## Excerpt to read
-- -- --

Fire Starter
Rage Against the Machine's new battle of Los Angeles
by Josh Kun
In 1974, a
visual artist named Beto de la Rocha crashed through the moneyed, whitewashed
gates of the Los Angeles County Museum of Art. De la Rocha was one of Los Four,
a Chicano agit-prop art
group who threw graffiti placas on the museum wall, finessed murals out
of spray cans, and built altars cluttered with devil masks, bleeding hearts,
and palm trees. Los Four were straight-up movimiento art soldiers --
down with the politics and the consciousness-raising, we'll bomb the palace
with homegrown aesthetic dynamite.
More than 20 years later, Beto's son Zack is on stage at MTV's Times Square
studios with his band Rage Against the Machine. It's November 3, the day after
Rage's new album, The Battle of Los Angeles, hit stores, and the group
are hosting their own segment on MTV to help promote the album and the start of
their new tour. Zack's shouting something about bringing "the militant poetry
y'all" while his image and his words get beamed into millions of cable-jacked
homes where the Chicano civil-rights movement has at best been reduced to
textbook traces of moratoriums, student blowouts, and brown berets. We might as
well face the ugly music: in post-civil-rights America, this is where
revolutionary politics has been forced to live -- on T-shirts, in benefit
concerts, on red velvet couches perched dozens of stories above Rudolf
Giuliani's New York.

-- -- --

## Complete the following
1. Which lines of the records contain the word "this"? Copy out each one.
2. What might come next in the article on Rage Against the Machine? Write the passage that follows its final sentence.
The article on Rage Against the Machine and the records are unrelated material.

## Raw records
-- -- --

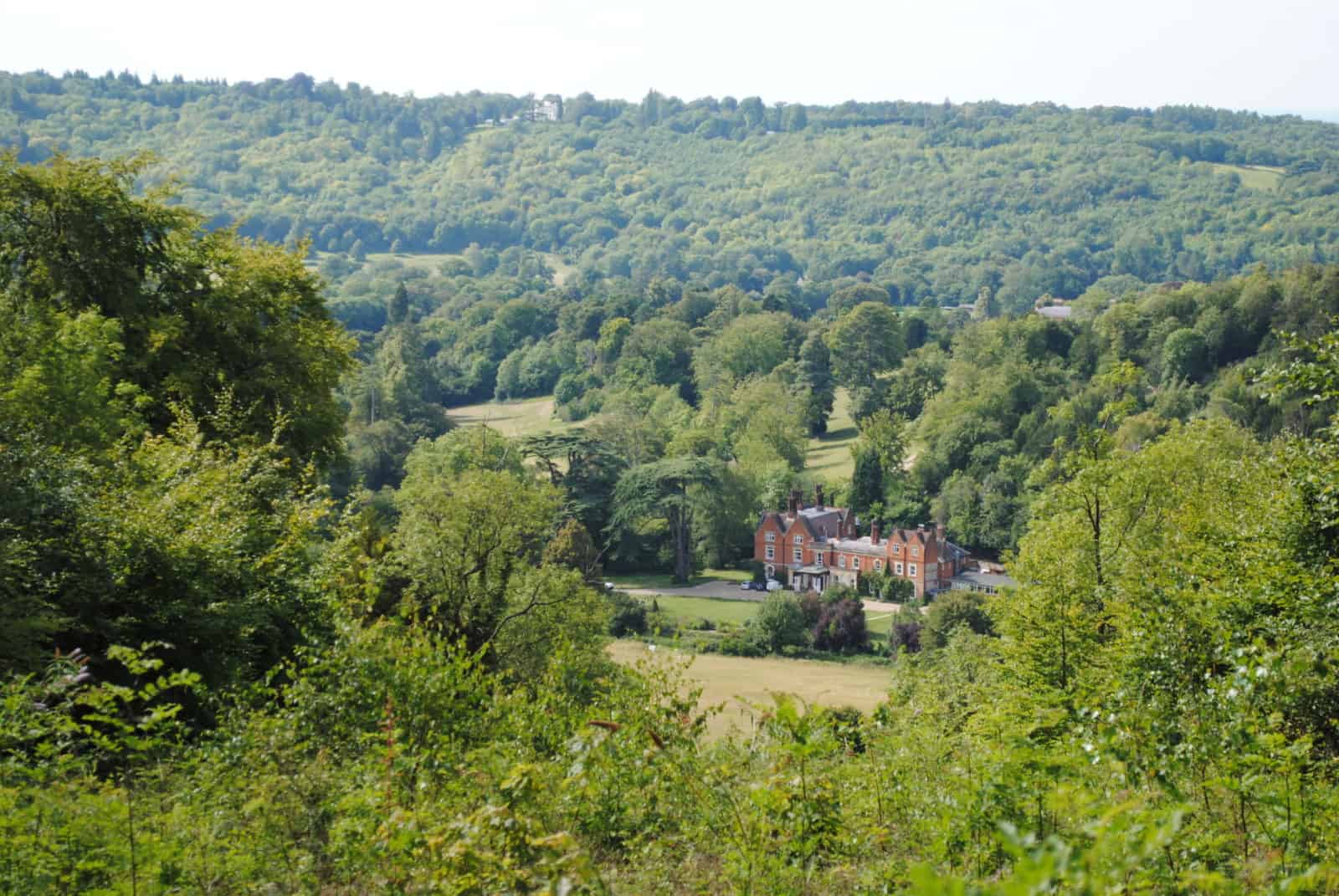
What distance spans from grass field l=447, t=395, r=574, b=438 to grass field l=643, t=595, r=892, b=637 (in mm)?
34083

-- -- --

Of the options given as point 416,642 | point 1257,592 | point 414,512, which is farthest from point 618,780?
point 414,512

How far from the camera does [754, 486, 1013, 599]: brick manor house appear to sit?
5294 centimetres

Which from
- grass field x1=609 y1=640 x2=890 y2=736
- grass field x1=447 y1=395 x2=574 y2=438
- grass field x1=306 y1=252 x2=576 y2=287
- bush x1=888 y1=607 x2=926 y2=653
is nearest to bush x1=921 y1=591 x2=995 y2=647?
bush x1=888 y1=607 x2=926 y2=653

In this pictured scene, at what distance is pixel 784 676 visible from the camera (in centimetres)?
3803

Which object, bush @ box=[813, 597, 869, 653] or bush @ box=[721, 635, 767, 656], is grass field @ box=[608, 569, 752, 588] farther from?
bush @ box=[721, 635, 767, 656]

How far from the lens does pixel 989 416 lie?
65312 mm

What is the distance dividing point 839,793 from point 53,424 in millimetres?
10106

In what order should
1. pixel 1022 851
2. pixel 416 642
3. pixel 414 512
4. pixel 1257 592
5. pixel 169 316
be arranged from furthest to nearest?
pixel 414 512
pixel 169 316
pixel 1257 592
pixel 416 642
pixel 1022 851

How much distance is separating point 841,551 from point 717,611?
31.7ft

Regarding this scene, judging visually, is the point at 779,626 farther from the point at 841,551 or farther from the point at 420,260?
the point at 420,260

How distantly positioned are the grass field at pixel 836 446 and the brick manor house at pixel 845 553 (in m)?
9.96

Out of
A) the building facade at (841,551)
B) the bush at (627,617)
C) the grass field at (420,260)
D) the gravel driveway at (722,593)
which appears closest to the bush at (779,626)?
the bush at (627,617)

-- -- --

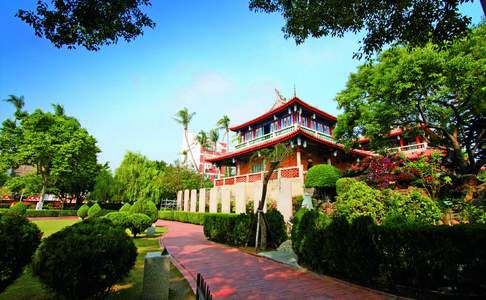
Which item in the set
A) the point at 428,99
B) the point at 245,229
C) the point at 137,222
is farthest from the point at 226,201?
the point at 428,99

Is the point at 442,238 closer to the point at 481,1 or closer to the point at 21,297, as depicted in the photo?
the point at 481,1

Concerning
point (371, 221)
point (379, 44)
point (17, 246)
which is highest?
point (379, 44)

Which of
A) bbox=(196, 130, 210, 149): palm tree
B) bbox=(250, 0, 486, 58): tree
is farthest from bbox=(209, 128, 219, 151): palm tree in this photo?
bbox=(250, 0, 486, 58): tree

-- -- --

## Results by task
1.
In this pictured scene, at what distance is pixel 784 676 visible from the camera (in centimetres)?
Regarding this scene, judging visually, is the point at 779,626 farther from the point at 841,551 or farther from the point at 420,260?
is farthest from bbox=(209, 128, 219, 151): palm tree in this photo?

2.
So to see a band like Rage -- a band who have dug themselves into the hole of
being an unabashedly preachy, dogmatic, pissed-off, "them belly full but we
hungry" political band -- play a "shit"-and-"fuck"-filled song like "Guerrilla
Radio" (a song that takes out a hit on those "who stuff tha banks, who staff
tha party ranks") in the same Total Request Live studio that only a
commercial ago housed gaggles of screaming Backstreet Boys teens is about as
contradictory and inspiring, about as deflating and empowering, as pop culture
gets these days. On the one hand, there's the old "how can it be radical if
it's on MTV" line of squashed political dissent, which MTV only helped by
plastering the screen with a "Rage TV" logo that looked awfully close to the
type of cultural sponsorship and advert mongering that the "Guerrilla" video
makes fun of. On the other, this is pop music put out by Epic Records (the same
label responsible for the Woodstock 99 CD, by far the year's most
depressing artifact of music's ideological loss), and, like it or not, MTV is a
prime stage for making meaning and influencing fans.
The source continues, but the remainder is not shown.